(Listing from a data collection)
+ + +
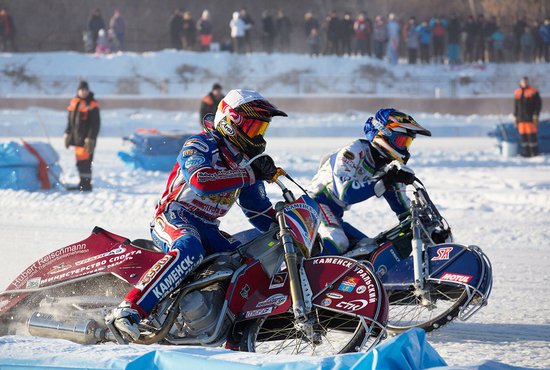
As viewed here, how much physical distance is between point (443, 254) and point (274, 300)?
1667 millimetres

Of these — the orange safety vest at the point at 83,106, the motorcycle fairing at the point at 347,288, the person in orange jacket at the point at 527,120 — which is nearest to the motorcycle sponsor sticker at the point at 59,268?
the motorcycle fairing at the point at 347,288

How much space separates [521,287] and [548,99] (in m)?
24.0

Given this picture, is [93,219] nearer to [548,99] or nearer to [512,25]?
[548,99]

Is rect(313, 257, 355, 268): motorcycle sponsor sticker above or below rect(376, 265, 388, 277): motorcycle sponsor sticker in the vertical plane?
above

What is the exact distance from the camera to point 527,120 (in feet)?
71.0

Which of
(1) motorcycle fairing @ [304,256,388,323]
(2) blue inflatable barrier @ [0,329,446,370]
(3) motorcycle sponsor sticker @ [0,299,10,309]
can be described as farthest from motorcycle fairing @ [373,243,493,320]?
(3) motorcycle sponsor sticker @ [0,299,10,309]

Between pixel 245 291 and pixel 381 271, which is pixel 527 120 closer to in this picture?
pixel 381 271

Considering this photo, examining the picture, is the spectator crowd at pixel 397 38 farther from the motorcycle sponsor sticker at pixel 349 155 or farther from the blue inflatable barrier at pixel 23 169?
the motorcycle sponsor sticker at pixel 349 155

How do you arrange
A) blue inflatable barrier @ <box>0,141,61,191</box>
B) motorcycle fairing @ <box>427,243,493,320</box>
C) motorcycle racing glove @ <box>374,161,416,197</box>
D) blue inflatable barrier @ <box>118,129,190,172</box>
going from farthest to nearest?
blue inflatable barrier @ <box>118,129,190,172</box>
blue inflatable barrier @ <box>0,141,61,191</box>
motorcycle racing glove @ <box>374,161,416,197</box>
motorcycle fairing @ <box>427,243,493,320</box>

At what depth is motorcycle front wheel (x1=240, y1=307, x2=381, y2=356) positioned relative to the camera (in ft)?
19.2

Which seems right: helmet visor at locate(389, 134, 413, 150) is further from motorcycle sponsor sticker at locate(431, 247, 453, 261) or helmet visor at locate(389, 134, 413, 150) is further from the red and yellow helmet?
the red and yellow helmet

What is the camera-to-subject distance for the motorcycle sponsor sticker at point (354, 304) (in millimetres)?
5793

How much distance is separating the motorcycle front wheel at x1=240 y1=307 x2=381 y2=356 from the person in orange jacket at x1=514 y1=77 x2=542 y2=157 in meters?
16.4

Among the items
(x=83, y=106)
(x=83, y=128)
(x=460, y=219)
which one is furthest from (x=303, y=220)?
(x=83, y=106)
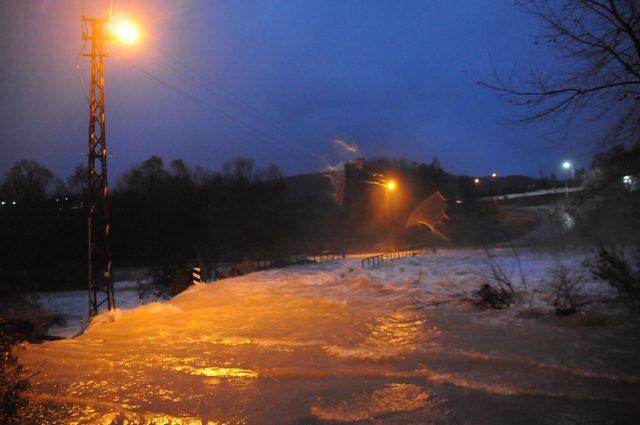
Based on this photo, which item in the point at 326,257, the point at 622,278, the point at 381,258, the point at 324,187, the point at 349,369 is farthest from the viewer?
the point at 324,187

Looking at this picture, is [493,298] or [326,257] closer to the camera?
[493,298]

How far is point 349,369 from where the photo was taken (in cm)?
680

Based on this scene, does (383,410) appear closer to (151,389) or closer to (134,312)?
(151,389)

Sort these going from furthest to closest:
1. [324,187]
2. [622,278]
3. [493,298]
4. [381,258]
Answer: [324,187], [381,258], [493,298], [622,278]

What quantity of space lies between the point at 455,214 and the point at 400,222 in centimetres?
916

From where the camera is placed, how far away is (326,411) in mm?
5168

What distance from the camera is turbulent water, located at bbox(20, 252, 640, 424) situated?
512 cm

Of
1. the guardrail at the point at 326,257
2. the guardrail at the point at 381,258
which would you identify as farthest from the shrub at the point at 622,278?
the guardrail at the point at 326,257

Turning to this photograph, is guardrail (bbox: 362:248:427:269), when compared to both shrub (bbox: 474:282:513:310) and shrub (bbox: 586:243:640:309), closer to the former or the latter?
shrub (bbox: 474:282:513:310)

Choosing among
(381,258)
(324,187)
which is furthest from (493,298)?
(324,187)

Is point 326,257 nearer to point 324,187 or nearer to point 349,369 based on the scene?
point 349,369

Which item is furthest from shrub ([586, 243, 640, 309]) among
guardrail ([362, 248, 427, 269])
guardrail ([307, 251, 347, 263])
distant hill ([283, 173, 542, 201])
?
distant hill ([283, 173, 542, 201])

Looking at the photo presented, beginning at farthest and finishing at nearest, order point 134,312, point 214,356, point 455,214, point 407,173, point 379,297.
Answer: point 407,173 → point 455,214 → point 379,297 → point 134,312 → point 214,356

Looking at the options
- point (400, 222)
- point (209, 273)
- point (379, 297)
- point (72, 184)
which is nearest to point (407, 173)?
point (400, 222)
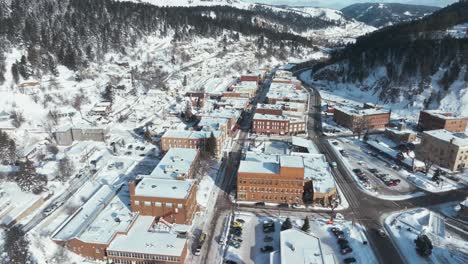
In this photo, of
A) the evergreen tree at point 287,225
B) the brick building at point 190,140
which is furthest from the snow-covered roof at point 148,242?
the brick building at point 190,140

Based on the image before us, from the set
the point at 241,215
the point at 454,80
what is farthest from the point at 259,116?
the point at 454,80

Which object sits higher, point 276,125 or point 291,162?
point 291,162

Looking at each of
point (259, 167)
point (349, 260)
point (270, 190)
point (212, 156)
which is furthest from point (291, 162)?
point (212, 156)

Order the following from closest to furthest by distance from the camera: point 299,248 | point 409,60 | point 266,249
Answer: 1. point 299,248
2. point 266,249
3. point 409,60

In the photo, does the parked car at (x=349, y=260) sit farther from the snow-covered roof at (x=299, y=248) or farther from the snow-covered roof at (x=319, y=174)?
the snow-covered roof at (x=319, y=174)

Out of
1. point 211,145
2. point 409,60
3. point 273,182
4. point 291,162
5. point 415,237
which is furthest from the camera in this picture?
point 409,60

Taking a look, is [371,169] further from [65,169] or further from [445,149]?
[65,169]
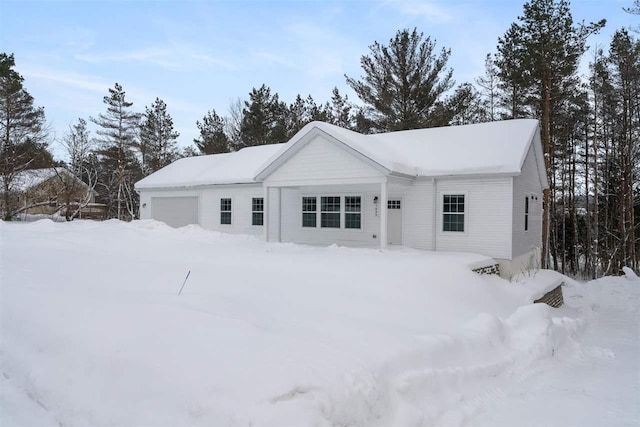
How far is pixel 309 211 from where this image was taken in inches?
647

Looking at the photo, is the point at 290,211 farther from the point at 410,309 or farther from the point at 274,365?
the point at 274,365

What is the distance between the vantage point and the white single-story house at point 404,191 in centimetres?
1234

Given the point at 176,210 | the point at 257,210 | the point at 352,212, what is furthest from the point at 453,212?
the point at 176,210

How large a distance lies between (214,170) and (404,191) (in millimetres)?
9769

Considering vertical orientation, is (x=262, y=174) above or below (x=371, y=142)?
below

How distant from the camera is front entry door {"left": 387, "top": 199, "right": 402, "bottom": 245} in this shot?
1423 centimetres

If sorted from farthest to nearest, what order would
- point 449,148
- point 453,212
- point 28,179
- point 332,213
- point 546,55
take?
point 28,179 → point 546,55 → point 332,213 → point 449,148 → point 453,212

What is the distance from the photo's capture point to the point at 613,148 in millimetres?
20688

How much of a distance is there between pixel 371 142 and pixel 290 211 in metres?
4.74

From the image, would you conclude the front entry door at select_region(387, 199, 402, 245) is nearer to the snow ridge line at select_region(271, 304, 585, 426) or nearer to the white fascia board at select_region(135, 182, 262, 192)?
the white fascia board at select_region(135, 182, 262, 192)

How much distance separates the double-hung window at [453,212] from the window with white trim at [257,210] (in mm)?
7708

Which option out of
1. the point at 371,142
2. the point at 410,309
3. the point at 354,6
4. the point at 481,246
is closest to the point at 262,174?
the point at 371,142

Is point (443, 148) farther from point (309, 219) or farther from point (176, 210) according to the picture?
point (176, 210)

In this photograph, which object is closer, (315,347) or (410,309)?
(315,347)
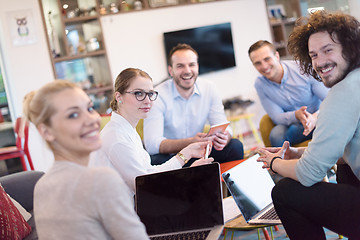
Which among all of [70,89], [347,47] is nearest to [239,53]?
[347,47]

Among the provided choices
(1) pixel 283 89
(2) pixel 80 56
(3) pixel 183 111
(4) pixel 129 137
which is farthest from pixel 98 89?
(4) pixel 129 137

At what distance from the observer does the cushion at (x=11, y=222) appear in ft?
7.11

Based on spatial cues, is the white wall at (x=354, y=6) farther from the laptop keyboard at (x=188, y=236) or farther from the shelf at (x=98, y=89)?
the laptop keyboard at (x=188, y=236)

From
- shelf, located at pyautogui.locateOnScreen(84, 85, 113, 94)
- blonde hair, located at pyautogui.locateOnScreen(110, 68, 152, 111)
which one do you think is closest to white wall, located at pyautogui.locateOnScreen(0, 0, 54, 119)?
shelf, located at pyautogui.locateOnScreen(84, 85, 113, 94)

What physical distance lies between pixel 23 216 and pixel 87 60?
12.9 ft

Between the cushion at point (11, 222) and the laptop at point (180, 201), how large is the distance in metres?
0.76

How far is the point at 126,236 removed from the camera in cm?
119

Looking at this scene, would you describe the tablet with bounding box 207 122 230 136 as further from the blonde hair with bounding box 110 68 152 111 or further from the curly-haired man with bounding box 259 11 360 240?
the curly-haired man with bounding box 259 11 360 240

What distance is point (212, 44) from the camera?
22.4 ft

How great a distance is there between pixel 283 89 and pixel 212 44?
10.5 feet

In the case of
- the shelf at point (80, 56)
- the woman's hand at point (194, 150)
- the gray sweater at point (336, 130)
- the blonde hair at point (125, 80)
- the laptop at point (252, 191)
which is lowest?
the laptop at point (252, 191)

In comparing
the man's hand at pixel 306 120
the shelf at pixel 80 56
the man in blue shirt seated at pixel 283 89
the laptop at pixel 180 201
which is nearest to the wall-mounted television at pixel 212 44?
the shelf at pixel 80 56

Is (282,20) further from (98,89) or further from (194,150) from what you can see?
(194,150)

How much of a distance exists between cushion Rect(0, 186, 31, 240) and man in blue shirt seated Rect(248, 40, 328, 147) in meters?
1.96
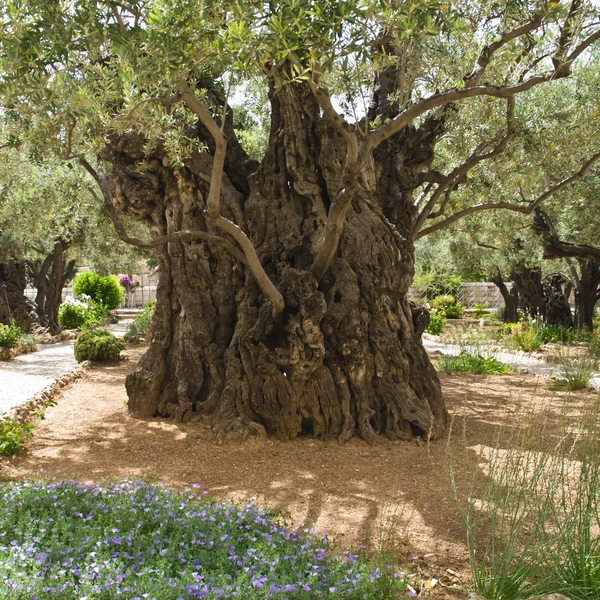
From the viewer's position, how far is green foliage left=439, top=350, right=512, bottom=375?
36.4 feet

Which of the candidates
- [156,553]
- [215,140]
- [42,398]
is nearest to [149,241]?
[215,140]

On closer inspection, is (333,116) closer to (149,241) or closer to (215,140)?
(215,140)

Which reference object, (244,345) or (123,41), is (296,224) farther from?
(123,41)

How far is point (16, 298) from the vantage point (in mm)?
17578

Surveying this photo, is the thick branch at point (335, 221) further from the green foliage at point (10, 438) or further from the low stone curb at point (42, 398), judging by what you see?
the low stone curb at point (42, 398)

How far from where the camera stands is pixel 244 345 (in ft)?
20.1

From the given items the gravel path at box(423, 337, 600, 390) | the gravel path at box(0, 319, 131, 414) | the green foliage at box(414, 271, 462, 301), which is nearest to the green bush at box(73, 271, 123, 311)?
the gravel path at box(0, 319, 131, 414)

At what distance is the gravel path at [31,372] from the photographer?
8484 mm

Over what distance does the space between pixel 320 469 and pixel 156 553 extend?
2214 mm

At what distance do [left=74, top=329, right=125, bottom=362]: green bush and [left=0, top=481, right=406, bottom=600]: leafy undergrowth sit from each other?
8264mm

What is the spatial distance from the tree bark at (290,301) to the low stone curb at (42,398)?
4.20 ft

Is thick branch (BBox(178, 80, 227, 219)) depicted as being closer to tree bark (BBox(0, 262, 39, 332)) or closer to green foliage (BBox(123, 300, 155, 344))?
green foliage (BBox(123, 300, 155, 344))

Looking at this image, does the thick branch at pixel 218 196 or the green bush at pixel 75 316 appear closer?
the thick branch at pixel 218 196

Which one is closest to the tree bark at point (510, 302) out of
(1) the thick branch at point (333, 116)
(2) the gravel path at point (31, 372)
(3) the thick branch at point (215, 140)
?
(2) the gravel path at point (31, 372)
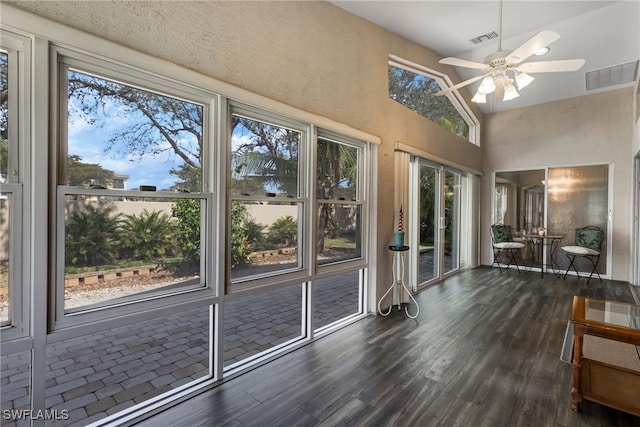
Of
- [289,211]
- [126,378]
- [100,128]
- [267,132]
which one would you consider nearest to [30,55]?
[100,128]

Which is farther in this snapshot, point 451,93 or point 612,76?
point 451,93

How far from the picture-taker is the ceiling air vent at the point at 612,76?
492 centimetres

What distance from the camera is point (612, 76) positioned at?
5160mm

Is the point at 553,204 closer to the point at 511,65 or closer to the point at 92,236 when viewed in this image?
the point at 511,65

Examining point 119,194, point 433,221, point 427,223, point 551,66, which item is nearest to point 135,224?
point 119,194

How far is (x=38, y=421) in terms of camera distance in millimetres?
1591

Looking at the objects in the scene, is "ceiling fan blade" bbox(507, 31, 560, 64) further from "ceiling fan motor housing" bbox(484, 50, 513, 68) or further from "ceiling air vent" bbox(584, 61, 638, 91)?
"ceiling air vent" bbox(584, 61, 638, 91)

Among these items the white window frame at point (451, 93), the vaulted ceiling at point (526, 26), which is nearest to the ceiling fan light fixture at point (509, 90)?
the vaulted ceiling at point (526, 26)

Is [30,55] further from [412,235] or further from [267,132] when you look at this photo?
[412,235]

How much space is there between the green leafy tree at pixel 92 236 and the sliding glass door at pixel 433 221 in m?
3.81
+ + +
**Job:** Reproduce, without any changes, the portion of the listing that begins with the line containing "Is point 326,257" and ends with the line containing "Answer: point 407,173", including both of those lines.

**Response to this exercise:**
Is point 326,257 nearer to point 324,187 or nearer to point 349,369 based on the scene?
point 349,369

Which item is furthest from shrub ([586, 243, 640, 309]) among
guardrail ([362, 248, 427, 269])
guardrail ([307, 251, 347, 263])
distant hill ([283, 173, 542, 201])
?
distant hill ([283, 173, 542, 201])

Looking at the photo presented, beginning at farthest and finishing at nearest, order point 134,312, point 214,356, point 455,214, point 407,173, point 379,297.
Answer: point 407,173 → point 455,214 → point 379,297 → point 134,312 → point 214,356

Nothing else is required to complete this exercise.